Napoleon
Vive l'Empereur !
Béni soit l’empereur Ridley
Scott ! On ne l’écrira jamais assez, mais sans lui, la diversité dans la
production hollywoodienne ferait bien pâle figure. Aujourd’hui, seuls les
drames contemporains, les productions horrifiques, les films d’animation et les
adaptations superhéroïques, à peu près tous pensés comme de potentielles
franchises, trouvent un chemin vers les salles obscures. Les fresques
historiques ? Aux abonnés absents ! Sauf pour quelques rares
cinéastes qui aiment déjouer les tendances et aller à contre-courant. Du haut
de son âge vénérable de 86 ans, le Britannique continue de défier le temps et
développe des films de genres divers et variés. Sa filmographie parle d’elle-même.
A ce propos, l’octogénaire, et sa sensibilité toute européenne, s’affirme comme
le Dernier des Mohicans en demeurant
l’un des derniers à s’intéresser aux grandes pages de l’Histoire. Quel ne fut
pas notre bonheur d’apprendre que le réalisateur de The Duellists et de 1492:
Conquest of Paradise allait s’attaquer à l’une des figures les plus emblématiques
de l’Hexagone : Napoléon Bonaparte. Alors, le long-métrage le plus attendu
de l’année tient-il ses promesses ?

____

CONSIGNE DE TRAVAIL 1: D'après la critique de Napoleon, pourquoi la production hollywoodienne ferait-elle pâle figure en matière de diversité sans Ridley Scott ? Répondez en une à trois phrases.
CONSIGNE DE TRAVAIL 2:
Répondez à ces questions sur la critique de Napoleon :
(a) Quel âge le réalisateur a-t-il ?
(b) Quels films antérieurs du réalisateur sont cités ?
(c) Quelle figure historique son nouveau film aborde-t-il ?
CONSIGNE DE TRAVAIL 3: Imprimez le passage de la critique de Napoleon qui commence à « Béni soit l’empereur » et se termine à « filmographie parle d’elle-même. ».
Les lignes qui suivent forment un matériau indépendant de la critique de Napoleon.

DONNÉES FOURNIES:
____

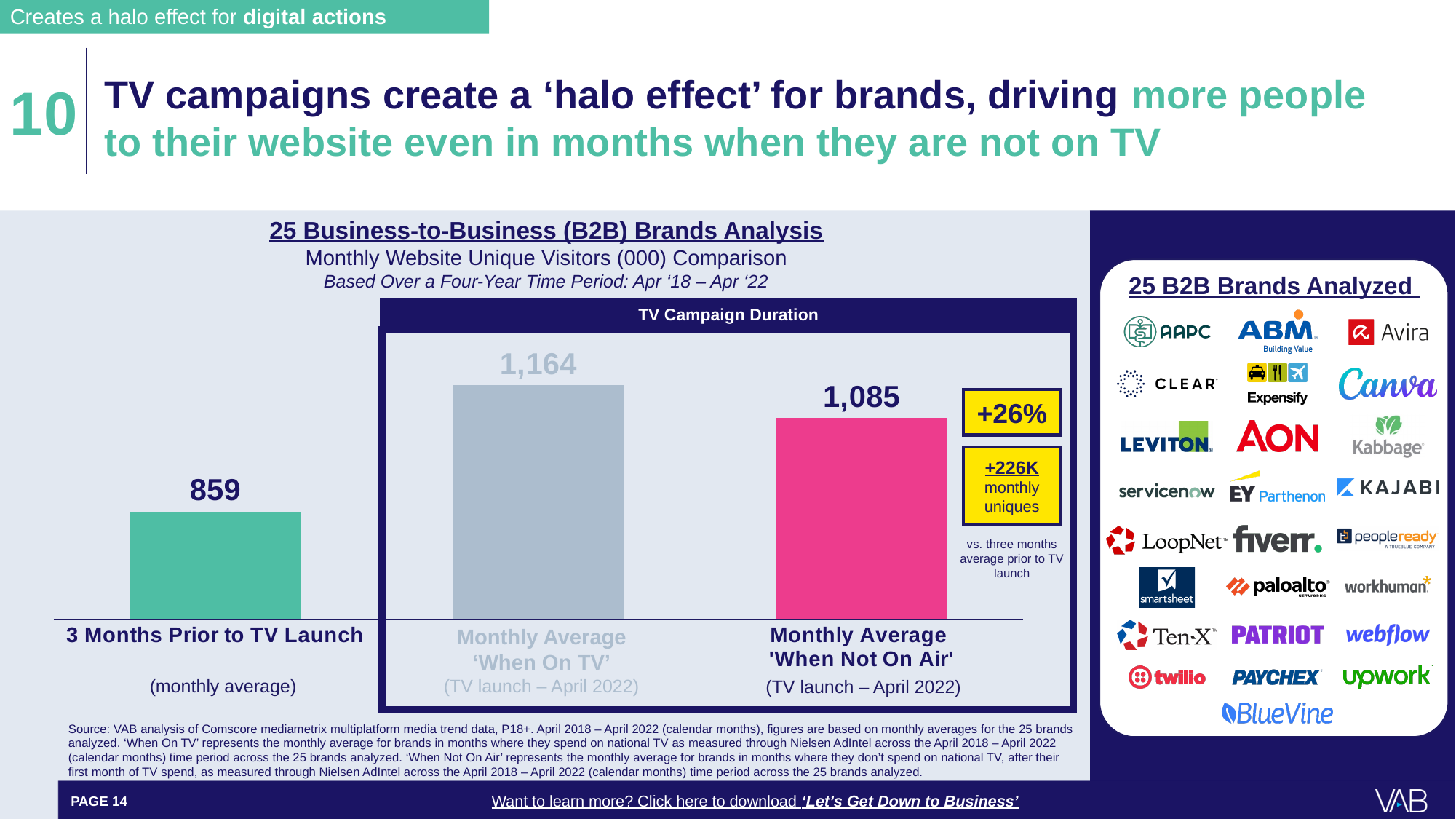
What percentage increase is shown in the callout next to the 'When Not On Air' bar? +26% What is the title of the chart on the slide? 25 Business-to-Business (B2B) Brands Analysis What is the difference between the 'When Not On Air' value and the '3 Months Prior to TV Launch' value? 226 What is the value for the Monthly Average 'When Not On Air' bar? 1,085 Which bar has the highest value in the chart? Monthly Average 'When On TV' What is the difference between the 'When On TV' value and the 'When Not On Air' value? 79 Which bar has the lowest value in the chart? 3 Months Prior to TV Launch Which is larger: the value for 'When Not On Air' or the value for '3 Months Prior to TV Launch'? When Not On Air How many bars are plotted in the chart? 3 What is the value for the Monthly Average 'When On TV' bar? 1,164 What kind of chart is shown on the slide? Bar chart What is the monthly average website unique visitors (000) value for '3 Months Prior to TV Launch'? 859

____

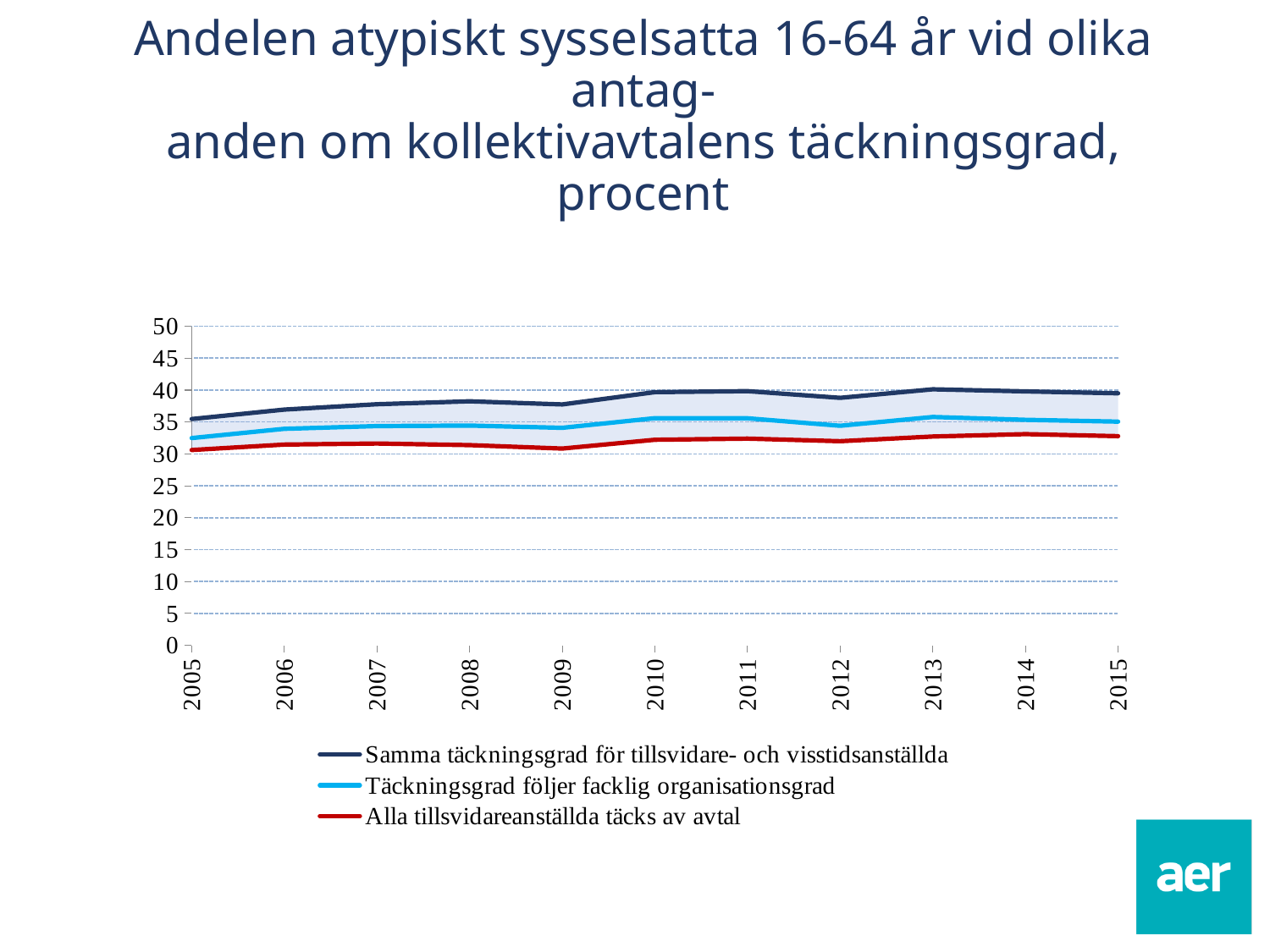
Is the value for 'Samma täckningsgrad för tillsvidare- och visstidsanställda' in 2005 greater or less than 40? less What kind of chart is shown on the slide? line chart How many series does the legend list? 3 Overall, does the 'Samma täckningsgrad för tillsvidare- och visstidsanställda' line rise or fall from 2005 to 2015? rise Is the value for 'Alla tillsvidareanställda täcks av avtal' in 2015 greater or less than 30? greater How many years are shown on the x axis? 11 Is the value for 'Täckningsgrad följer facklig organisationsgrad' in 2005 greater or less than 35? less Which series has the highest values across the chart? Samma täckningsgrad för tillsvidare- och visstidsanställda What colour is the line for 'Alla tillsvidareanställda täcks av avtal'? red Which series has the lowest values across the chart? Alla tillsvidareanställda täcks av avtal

____

RÉPONSE RÉDIGÉE 1: Aujourd'hui, seuls les drames contemporains, les productions horrifiques, les films d'animation et les adaptations superhéroïques, presque tous conçus comme de potentielles franchises, parviennent jusqu'aux salles, tandis que les fresques historiques en sont absentes. Ridley Scott fait partie des rares cinéastes qui vont à contre-courant et il continue de développer des films de genres divers et variés.

RÉPONSE RÉDIGÉE 2:
(a) Il a 86 ans.
(b) The Duellists et 1492: Conquest of Paradise.
(c) Napoléon Bonaparte.

RÉPONSE RÉDIGÉE 3:
Béni soit l’empereur Ridley
Scott ! On ne l’écrira jamais assez, mais sans lui, la diversité dans la
production hollywoodienne ferait bien pâle figure. Aujourd’hui, seuls les
drames contemporains, les productions horrifiques, les films d’animation et les
adaptations superhéroïques, à peu près tous pensés comme de potentielles
franchises, trouvent un chemin vers les salles obscures. Les fresques
historiques ? Aux abonnés absents ! Sauf pour quelques rares
cinéastes qui aiment déjouer les tendances et aller à contre-courant. Du haut
de son âge vénérable de 86 ans, le Britannique continue de défier le temps et
développe des films de genres divers et variés. Sa filmographie parle d’elle-même.